- [TASK REQUIREMENTS]:
The string "narica" may appear in lines of the data; report how many lines contain it, with no other output.

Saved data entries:
━━━━━━━━━━━━━━━━

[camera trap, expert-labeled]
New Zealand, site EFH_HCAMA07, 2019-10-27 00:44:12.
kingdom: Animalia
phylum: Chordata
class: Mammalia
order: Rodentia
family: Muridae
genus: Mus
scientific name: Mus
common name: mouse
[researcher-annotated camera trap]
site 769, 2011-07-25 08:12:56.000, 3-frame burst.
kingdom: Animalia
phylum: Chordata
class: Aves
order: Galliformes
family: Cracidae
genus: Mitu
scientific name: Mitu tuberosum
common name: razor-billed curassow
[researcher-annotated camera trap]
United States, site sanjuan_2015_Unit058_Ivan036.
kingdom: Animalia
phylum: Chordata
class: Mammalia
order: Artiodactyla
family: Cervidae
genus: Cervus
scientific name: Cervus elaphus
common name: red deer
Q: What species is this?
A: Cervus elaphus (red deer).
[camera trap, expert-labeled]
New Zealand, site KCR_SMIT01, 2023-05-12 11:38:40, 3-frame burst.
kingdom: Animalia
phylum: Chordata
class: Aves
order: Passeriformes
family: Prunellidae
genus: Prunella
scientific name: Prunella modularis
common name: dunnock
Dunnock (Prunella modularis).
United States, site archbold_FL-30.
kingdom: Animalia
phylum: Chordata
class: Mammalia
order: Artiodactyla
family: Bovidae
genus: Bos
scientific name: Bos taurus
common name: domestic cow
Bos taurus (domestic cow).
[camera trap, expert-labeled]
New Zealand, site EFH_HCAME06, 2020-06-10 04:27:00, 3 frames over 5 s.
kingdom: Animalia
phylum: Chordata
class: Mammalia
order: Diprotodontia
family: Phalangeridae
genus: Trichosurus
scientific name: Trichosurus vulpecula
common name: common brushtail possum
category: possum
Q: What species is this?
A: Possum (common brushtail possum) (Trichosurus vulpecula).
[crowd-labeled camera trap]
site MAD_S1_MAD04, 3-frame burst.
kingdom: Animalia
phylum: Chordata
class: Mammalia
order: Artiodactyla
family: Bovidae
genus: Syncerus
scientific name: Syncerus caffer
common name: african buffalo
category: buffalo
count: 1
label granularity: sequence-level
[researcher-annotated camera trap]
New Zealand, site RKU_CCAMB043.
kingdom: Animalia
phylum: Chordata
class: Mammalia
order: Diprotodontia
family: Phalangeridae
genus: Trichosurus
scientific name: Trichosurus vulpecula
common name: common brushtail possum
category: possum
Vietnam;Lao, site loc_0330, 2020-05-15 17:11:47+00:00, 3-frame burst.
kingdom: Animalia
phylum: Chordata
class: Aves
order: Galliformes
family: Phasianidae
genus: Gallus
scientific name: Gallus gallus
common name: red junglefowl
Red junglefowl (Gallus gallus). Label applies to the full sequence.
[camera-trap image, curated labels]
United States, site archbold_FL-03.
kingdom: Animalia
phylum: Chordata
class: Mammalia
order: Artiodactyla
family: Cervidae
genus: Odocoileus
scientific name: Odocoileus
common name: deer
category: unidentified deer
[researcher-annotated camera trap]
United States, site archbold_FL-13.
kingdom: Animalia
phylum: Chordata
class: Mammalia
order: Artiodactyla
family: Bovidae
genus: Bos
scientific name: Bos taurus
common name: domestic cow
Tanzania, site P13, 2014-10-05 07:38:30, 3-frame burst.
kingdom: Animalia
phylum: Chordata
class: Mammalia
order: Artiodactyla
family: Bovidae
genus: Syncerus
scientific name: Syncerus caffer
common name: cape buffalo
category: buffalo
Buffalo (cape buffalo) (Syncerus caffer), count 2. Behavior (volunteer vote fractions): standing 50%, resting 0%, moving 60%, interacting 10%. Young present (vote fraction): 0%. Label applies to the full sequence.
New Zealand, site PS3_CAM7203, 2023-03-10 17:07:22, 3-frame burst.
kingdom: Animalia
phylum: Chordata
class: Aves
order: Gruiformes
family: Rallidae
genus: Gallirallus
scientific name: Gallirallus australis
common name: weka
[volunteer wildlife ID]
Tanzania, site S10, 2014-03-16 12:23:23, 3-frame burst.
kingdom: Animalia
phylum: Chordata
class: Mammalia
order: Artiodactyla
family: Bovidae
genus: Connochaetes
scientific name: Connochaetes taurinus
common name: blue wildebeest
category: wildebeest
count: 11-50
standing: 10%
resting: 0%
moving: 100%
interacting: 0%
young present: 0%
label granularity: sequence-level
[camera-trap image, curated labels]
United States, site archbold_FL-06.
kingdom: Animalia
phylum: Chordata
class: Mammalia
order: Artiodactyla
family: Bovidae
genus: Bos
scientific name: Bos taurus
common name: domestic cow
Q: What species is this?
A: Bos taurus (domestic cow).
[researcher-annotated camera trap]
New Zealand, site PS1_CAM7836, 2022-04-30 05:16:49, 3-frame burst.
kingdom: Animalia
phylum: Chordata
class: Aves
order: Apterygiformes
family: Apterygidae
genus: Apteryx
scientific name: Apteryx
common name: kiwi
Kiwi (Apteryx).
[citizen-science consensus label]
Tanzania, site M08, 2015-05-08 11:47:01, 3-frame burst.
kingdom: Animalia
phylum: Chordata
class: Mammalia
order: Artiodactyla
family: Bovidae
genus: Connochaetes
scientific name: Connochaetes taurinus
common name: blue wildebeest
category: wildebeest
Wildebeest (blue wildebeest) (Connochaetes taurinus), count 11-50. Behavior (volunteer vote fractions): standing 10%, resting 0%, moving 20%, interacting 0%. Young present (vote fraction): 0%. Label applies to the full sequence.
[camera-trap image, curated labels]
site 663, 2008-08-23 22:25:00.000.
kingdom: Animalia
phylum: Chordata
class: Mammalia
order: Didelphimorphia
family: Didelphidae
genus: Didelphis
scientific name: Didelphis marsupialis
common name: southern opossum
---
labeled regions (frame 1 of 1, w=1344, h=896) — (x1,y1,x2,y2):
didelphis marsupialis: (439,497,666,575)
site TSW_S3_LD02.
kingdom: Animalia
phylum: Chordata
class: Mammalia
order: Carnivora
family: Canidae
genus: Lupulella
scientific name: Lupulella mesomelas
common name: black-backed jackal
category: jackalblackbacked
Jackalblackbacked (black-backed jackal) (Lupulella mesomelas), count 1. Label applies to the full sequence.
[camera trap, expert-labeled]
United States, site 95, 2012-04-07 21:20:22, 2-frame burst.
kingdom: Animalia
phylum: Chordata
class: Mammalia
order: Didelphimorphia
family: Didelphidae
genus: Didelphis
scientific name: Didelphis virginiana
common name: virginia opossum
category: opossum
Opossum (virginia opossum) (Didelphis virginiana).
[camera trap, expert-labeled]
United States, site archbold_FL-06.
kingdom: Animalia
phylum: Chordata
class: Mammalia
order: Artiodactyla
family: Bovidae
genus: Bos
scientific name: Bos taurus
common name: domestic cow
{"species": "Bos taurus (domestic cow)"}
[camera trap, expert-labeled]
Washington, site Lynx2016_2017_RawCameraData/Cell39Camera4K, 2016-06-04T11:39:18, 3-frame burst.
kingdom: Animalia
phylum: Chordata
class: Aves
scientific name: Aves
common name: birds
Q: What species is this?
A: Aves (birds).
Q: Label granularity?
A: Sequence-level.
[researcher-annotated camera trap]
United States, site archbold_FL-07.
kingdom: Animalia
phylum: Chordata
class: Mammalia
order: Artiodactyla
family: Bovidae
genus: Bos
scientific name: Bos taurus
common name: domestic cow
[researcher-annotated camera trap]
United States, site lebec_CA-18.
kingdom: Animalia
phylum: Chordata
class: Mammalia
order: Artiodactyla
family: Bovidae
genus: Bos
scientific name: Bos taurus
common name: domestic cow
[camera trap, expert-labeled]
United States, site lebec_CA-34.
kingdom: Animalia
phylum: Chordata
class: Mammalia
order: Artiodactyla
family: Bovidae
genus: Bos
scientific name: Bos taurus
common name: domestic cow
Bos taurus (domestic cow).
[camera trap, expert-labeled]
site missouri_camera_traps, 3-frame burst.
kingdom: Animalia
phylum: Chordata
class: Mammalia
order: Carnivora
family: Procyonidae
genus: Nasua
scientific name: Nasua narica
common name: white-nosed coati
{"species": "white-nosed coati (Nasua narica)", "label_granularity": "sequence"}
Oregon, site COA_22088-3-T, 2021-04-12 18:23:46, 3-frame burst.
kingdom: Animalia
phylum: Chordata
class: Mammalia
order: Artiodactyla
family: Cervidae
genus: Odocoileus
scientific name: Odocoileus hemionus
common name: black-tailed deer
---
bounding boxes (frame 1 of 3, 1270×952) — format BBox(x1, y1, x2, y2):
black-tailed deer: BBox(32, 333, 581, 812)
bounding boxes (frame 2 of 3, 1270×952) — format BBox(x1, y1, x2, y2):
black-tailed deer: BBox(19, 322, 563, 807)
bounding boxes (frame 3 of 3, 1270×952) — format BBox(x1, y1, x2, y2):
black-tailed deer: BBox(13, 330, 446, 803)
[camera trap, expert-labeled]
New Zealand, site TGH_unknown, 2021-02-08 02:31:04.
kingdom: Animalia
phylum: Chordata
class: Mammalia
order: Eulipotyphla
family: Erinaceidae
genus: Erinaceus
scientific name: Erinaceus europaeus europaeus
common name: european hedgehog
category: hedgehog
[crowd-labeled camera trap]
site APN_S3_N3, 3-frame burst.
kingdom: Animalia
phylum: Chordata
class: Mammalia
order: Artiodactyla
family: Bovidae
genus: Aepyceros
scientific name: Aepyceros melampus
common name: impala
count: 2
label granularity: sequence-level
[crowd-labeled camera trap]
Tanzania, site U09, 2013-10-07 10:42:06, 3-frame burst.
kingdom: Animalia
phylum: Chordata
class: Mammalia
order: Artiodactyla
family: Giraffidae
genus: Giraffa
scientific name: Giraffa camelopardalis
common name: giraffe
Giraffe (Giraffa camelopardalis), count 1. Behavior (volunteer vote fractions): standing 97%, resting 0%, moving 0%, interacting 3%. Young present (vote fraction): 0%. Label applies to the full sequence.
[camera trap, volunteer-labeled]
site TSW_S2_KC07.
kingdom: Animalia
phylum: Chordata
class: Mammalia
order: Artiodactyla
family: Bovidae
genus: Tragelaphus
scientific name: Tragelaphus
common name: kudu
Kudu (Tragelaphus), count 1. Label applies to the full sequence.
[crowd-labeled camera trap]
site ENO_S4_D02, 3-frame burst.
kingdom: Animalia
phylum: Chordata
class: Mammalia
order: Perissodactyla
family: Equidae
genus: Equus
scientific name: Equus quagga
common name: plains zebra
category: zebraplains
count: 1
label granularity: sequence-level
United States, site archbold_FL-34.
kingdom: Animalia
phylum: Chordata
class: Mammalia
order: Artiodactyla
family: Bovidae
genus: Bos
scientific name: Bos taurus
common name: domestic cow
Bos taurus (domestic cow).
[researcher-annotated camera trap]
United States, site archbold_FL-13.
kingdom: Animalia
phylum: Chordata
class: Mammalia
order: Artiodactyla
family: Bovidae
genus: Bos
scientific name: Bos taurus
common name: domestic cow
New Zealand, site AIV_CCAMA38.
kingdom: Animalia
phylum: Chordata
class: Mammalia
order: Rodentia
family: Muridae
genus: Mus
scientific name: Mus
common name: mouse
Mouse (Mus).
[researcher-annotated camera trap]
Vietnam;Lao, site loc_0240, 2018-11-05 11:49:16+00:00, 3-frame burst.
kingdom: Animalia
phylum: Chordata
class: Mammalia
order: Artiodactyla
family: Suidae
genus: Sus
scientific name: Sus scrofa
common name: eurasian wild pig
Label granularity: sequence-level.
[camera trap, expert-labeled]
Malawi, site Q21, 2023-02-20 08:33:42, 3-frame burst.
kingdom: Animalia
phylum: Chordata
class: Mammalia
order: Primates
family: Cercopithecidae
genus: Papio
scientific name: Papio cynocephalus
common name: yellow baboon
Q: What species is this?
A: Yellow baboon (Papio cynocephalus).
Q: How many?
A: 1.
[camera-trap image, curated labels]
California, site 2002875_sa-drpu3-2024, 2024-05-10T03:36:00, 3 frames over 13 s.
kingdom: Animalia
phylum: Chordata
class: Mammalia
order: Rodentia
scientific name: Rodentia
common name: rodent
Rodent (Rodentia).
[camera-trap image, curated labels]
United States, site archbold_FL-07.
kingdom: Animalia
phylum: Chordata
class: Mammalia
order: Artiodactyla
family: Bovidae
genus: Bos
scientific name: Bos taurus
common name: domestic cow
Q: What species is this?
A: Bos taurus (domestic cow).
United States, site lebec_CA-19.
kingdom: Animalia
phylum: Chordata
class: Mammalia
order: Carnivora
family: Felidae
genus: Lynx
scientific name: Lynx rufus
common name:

━━━━━━━━━━━━━━━━

- [SOLVED EXERCISE]:
2